I use ammonium nitrate to introduce virgins into my nucs. I get about 70% success rate.


----------



## cg3 (Jan 16, 2011)

camero7 said:


> I use ammonium nitrate


Please explain.


----------



## camero7 (Sep 21, 2009)

Pretty good thread with explanation here:
http://www.beesource.com/forums/showthread.php?269511-Using-virgin-Queens&highlight=ammonium


----------



## sqkcrk (Dec 10, 2005)

If you would simply tell us why you use ammoniumnitrate it would be much easier on us. I looked at that Thread and found reference to you using it in your smoker and then nothing more. I stopped digging after looking to the next page.

How does ammonium nitrate help?


----------



## camero7 (Sep 21, 2009)

It puts the bees to sleep, and impairs their memory - much like the CO2 that the Hawaiian breeders use. 

Put the virgin in the hive [in her shipping cage].

I put about 2 tablespoons in the smoker, get it bellowing, put about 3-4 puffs at the entrance, pop the lid and give a good puff there. I do about 20 nucs at a time. Then go back to the first, pull the screen and lay the virgin [who will be asleep] on the top bar. Go to the next nuc, etc.

When they wake they tend to accept the virgin easier.


----------



## sqkcrk (Dec 10, 2005)

Interesting. What form does the stuff come in? Where do you get it? What do you use for smoker fuel?


----------



## camero7 (Sep 21, 2009)

It is a common fertilizer. However, getting hard to get because of all the terrorist problems. It is also an additive to fireworks. I get mine on line in small quantities [2#] which is about a 2 year supply for me. I use punk wood with this stuff. It burns quite hot and will really do a job on your smoker.


----------



## sqkcrk (Dec 10, 2005)

Where did you learn about doing this?


----------



## camero7 (Sep 21, 2009)

Originally from a Chilean Beekeeper [Juanse Barros] then got more info on it from Allen Dick and Bob Hack. Juanse and Bob both use it exclusively to introduce queens [mated and virgins]. I used it on a couple of mated queen last year with success.

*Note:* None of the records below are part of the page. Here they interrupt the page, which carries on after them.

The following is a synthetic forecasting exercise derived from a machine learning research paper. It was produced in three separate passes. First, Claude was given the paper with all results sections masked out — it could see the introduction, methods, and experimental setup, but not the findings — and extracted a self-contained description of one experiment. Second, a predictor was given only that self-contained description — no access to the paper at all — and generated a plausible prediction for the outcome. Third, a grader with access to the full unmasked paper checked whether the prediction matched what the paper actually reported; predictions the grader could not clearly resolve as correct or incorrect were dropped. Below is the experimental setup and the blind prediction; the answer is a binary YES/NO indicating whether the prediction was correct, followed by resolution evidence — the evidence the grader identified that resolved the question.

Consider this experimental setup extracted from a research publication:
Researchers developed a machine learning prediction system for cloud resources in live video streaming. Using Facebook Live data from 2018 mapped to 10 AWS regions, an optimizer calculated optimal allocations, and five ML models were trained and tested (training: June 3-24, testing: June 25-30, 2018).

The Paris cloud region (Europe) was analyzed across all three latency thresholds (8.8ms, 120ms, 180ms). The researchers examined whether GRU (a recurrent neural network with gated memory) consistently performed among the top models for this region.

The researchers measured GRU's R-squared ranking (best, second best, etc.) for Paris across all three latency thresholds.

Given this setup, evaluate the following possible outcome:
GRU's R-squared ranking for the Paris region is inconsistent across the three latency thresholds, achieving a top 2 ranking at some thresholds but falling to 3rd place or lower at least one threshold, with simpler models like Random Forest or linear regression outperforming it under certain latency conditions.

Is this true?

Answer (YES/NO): NO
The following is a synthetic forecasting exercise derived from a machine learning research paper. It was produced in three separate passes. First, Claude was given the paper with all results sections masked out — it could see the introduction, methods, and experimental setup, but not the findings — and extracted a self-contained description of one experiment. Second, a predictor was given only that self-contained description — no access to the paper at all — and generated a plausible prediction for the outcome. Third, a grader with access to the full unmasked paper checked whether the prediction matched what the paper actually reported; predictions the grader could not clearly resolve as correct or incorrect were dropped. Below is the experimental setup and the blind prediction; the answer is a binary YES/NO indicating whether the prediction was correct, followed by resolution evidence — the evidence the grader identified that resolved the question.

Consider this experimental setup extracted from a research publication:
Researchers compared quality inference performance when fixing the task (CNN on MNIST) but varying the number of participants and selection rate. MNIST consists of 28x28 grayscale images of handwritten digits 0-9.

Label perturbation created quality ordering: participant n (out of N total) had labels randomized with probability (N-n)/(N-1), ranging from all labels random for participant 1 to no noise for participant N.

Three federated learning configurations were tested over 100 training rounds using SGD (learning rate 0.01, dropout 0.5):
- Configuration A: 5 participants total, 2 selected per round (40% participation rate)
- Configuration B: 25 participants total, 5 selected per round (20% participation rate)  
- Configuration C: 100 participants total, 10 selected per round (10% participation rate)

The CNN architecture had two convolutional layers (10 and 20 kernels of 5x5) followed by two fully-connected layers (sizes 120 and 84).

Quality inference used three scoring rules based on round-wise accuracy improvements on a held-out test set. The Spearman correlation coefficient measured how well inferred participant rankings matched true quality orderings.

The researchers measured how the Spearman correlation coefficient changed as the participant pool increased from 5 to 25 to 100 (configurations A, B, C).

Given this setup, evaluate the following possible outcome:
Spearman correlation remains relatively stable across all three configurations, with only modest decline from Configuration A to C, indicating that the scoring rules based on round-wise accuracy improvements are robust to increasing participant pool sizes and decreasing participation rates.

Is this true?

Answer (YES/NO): NO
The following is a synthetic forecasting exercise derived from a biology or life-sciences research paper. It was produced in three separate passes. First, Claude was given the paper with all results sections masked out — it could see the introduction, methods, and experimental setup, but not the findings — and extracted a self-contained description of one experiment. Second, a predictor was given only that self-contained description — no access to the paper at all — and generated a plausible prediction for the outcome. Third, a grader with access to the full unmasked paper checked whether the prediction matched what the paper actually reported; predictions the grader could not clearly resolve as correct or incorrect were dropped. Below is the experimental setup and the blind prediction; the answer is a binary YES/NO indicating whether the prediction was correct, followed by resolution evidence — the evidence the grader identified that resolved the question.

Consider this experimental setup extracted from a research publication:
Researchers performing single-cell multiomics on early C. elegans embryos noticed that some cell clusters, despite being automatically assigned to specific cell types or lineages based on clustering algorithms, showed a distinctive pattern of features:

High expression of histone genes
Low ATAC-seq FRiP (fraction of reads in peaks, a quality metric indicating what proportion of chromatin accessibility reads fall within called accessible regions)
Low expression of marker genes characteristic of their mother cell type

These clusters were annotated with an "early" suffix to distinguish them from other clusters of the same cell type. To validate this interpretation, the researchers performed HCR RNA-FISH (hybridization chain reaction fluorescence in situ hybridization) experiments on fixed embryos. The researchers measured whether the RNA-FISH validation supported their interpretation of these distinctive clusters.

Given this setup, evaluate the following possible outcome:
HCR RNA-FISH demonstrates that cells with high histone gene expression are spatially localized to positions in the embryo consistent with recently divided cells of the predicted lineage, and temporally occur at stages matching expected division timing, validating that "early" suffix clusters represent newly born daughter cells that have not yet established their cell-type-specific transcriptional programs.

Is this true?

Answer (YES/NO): NO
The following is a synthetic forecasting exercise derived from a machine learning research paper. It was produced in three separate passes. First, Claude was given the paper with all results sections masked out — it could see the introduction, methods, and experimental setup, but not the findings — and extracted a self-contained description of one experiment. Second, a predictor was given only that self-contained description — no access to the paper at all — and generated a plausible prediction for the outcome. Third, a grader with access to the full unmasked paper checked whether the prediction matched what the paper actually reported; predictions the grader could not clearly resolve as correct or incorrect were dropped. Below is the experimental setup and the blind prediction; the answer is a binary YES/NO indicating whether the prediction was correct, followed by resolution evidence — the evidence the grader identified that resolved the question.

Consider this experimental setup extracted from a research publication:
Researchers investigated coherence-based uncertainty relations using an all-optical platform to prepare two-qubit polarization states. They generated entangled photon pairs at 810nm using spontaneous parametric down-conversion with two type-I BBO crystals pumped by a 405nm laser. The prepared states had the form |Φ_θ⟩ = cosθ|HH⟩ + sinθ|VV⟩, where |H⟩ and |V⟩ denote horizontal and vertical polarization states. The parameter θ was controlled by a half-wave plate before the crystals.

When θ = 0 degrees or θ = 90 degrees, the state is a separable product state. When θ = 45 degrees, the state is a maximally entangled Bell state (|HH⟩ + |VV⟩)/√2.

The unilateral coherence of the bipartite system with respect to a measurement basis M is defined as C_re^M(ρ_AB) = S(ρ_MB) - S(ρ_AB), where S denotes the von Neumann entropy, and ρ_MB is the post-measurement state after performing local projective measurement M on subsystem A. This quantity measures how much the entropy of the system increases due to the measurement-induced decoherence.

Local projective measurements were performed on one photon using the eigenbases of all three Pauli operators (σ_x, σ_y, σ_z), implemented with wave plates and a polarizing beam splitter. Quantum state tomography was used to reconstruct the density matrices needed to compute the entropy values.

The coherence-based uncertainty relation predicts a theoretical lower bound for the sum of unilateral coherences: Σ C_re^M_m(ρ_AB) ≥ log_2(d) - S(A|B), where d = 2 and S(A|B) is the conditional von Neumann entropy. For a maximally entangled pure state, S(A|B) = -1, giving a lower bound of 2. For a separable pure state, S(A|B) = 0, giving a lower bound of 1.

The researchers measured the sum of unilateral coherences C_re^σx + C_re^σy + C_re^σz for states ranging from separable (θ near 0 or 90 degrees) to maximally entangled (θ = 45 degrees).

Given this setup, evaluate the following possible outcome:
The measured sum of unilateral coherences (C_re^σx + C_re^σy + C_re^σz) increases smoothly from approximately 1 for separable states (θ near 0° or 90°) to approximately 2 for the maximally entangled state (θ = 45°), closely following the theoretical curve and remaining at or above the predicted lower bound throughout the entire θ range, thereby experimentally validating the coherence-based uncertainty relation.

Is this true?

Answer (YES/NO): NO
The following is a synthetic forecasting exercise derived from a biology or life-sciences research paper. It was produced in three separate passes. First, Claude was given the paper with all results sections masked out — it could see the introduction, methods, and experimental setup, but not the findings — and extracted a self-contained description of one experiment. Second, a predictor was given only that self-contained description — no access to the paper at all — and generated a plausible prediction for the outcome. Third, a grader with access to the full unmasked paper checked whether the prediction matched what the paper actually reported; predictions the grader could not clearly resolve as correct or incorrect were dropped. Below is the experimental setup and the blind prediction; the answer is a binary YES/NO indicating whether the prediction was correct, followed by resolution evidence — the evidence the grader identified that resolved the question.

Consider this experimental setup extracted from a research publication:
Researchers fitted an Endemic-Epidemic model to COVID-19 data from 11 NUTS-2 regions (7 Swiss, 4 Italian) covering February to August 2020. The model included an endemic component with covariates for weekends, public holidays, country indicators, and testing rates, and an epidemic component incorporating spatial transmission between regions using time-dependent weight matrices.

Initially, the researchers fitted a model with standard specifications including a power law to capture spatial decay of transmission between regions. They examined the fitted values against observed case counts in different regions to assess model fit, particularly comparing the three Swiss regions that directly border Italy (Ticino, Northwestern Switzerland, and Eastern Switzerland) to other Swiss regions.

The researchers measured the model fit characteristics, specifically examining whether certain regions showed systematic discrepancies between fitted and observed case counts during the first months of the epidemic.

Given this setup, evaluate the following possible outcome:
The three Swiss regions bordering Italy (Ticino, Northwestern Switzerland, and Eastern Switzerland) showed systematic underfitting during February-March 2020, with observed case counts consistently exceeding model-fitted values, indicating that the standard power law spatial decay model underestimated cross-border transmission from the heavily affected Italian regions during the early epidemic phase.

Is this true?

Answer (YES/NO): NO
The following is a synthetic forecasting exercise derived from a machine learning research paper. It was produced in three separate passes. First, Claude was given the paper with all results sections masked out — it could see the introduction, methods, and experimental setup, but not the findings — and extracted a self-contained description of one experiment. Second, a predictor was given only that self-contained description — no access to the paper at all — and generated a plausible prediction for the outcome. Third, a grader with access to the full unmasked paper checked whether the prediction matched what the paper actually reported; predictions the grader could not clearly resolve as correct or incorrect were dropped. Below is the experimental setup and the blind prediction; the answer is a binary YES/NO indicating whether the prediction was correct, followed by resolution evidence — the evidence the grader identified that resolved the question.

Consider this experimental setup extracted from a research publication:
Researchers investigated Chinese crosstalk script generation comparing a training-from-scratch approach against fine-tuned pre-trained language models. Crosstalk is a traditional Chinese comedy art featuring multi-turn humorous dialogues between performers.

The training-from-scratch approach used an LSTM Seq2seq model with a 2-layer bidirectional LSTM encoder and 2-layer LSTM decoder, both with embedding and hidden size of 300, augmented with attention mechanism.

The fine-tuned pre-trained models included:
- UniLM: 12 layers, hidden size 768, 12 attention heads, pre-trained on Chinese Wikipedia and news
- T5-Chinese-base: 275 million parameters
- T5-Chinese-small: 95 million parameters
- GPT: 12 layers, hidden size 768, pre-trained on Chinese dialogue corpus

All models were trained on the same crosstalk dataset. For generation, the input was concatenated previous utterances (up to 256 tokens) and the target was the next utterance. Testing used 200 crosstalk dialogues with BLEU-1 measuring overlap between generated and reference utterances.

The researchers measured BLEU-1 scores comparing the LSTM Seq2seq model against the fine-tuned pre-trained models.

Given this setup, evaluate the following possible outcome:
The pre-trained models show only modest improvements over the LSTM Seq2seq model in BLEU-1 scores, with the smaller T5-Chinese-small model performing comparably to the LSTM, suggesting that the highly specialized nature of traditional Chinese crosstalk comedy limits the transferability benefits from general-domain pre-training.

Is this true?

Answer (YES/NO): NO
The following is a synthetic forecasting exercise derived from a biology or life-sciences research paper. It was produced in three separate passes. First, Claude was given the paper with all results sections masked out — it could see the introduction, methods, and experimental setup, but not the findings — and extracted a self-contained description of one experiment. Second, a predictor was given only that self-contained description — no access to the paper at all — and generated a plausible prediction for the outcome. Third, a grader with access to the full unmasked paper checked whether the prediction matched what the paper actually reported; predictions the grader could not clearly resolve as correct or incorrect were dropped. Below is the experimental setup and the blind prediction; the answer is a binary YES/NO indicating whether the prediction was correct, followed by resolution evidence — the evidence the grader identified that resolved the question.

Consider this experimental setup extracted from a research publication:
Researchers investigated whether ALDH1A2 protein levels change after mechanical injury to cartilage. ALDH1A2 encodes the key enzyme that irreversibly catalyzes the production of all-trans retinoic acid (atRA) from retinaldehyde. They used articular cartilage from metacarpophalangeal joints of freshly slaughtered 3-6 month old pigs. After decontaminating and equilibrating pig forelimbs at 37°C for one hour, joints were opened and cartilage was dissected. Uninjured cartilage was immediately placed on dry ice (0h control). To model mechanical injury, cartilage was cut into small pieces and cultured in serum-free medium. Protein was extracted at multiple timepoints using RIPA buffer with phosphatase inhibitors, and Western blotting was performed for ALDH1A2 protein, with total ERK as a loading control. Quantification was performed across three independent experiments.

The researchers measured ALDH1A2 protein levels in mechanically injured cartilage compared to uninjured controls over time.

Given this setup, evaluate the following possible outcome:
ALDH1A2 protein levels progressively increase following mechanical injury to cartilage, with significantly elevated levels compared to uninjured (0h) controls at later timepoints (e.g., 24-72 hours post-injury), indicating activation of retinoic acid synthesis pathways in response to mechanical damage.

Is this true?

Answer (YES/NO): NO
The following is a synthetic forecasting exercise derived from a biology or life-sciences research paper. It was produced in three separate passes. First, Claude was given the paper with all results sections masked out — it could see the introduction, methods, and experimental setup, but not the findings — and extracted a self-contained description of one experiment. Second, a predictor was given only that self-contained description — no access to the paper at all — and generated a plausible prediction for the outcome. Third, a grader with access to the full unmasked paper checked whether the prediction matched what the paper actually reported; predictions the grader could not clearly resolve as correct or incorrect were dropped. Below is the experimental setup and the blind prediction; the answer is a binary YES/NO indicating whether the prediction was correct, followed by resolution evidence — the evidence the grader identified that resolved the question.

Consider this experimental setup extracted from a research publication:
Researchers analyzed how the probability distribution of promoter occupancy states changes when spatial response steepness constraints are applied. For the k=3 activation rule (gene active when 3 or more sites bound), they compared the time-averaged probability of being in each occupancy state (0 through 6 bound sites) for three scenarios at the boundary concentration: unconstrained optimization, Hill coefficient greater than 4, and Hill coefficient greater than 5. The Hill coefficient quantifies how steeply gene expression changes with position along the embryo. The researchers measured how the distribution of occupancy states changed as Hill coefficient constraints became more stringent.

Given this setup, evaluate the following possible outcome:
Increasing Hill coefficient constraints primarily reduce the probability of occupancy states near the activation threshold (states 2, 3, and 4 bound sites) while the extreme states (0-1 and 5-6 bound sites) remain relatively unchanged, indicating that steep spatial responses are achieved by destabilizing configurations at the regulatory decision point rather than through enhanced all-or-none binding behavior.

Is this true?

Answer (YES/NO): NO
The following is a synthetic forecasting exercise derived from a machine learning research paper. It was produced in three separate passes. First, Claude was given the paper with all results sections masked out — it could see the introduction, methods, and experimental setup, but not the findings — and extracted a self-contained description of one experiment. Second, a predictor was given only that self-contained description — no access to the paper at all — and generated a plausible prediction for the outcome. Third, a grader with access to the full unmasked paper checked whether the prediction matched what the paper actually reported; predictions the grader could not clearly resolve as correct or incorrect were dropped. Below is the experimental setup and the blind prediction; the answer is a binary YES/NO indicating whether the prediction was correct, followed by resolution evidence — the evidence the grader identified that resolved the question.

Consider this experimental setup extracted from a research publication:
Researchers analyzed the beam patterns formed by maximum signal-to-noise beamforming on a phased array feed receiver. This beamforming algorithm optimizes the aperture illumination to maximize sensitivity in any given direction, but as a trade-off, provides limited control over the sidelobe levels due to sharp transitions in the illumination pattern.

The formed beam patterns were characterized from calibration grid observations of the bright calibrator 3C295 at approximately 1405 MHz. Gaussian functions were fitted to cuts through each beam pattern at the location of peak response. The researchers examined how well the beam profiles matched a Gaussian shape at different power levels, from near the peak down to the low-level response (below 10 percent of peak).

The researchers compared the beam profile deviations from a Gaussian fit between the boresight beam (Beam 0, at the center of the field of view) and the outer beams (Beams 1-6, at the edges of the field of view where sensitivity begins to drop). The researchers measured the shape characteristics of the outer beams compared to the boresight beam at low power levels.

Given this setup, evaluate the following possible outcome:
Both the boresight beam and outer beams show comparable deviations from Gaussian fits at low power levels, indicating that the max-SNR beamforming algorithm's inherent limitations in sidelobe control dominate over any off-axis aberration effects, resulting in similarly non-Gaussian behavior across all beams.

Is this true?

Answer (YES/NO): NO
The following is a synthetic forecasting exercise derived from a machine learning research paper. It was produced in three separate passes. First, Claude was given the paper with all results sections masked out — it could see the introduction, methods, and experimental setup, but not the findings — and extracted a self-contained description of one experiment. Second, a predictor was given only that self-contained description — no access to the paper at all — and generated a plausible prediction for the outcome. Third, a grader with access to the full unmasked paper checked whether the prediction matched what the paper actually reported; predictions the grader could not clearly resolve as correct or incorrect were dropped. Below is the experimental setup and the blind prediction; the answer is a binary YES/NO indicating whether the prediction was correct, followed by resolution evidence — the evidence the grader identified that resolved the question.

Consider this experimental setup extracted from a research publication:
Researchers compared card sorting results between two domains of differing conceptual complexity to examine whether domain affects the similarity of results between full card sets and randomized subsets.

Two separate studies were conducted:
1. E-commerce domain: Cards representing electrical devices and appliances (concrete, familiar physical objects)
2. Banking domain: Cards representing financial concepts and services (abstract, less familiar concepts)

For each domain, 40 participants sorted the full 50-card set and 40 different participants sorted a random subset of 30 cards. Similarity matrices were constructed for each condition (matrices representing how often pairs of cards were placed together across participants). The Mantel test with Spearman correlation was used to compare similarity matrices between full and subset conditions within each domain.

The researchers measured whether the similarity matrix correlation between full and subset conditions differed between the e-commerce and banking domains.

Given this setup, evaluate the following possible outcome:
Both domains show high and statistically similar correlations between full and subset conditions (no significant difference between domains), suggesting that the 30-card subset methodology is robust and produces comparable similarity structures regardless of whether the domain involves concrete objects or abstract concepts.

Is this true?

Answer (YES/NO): NO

Should note that Allen tried it and didn't like it.


----------



## sqkcrk (Dec 10, 2005)

How does it effect the beekeeper, if breathed.


----------



## camero7 (Sep 21, 2009)

It is laughing gas, so I think you might get the giggles. I try to avoid it. Haven't noticed any problems, but I've only used it one year.


----------



## Whitetail (Feb 3, 2011)

Try putting honey on the virgins when introducing them to queenless nucs. I've found virgins that I almost drowned in honey from me attempting to feed them, had very high acceptance rates. A little on her thorax will get the workers to licking her clean immediately. This seems much more natural than ammonium nitrate. And you won't be on the terrorist watch list when you try to buy it.


----------



## Mbeck (Apr 27, 2011)

I tried a small ball of toilet paper instead of candy on 5 last year. They accepted all 5 the other 5 used candy in tube and lost 3.


----------



## camero7 (Sep 21, 2009)

Whitetail said:


> Try putting honey on the virgins when introducing them to queenless nucs. I've found virgins that I almost drowned in honey from me attempting to feed them, had very high acceptance rates. A little on her thorax will get the workers to licking her clean immediately.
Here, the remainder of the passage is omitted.